Work instruction:
Please copy each of the following records word for word, keeping the original spelling, punctuation, and line order.

======== Input material

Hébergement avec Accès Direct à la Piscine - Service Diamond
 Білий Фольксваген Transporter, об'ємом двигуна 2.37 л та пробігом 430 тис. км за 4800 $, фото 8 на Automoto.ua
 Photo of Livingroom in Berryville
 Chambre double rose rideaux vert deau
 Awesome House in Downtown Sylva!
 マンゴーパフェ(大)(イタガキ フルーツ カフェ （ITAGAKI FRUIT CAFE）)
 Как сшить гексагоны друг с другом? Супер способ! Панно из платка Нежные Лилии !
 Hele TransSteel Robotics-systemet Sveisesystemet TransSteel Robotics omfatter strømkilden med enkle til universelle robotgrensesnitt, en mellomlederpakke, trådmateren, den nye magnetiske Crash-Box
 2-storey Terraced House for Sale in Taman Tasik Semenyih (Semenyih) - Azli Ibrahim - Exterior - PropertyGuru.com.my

================

Task result:
Hébergement avec Accès Direct à la Piscine - Service Diamond
 Білий Фольксваген Transporter, об'ємом двигуна 2.37 л та пробігом 430 тис. км за 4800 $, фото 8 на Automoto.ua
 Photo of Livingroom in Berryville
 Chambre double rose rideaux vert deau
 Awesome House in Downtown Sylva!
 マンゴーパフェ(大)(イタガキ フルーツ カフェ （ITAGAKI FRUIT CAFE）)
 Как сшить гексагоны друг с другом? Супер способ! Панно из платка Нежные Лилии !
 Hele TransSteel Robotics-systemet Sveisesystemet TransSteel Robotics omfatter strømkilden med enkle til universelle robotgrensesnitt, en mellomlederpakke, trådmateren, den nye magnetiske Crash-Box
 2-storey Terraced House for Sale in Taman Tasik Semenyih (Semenyih) - Azli Ibrahim - Exterior - PropertyGuru.com.my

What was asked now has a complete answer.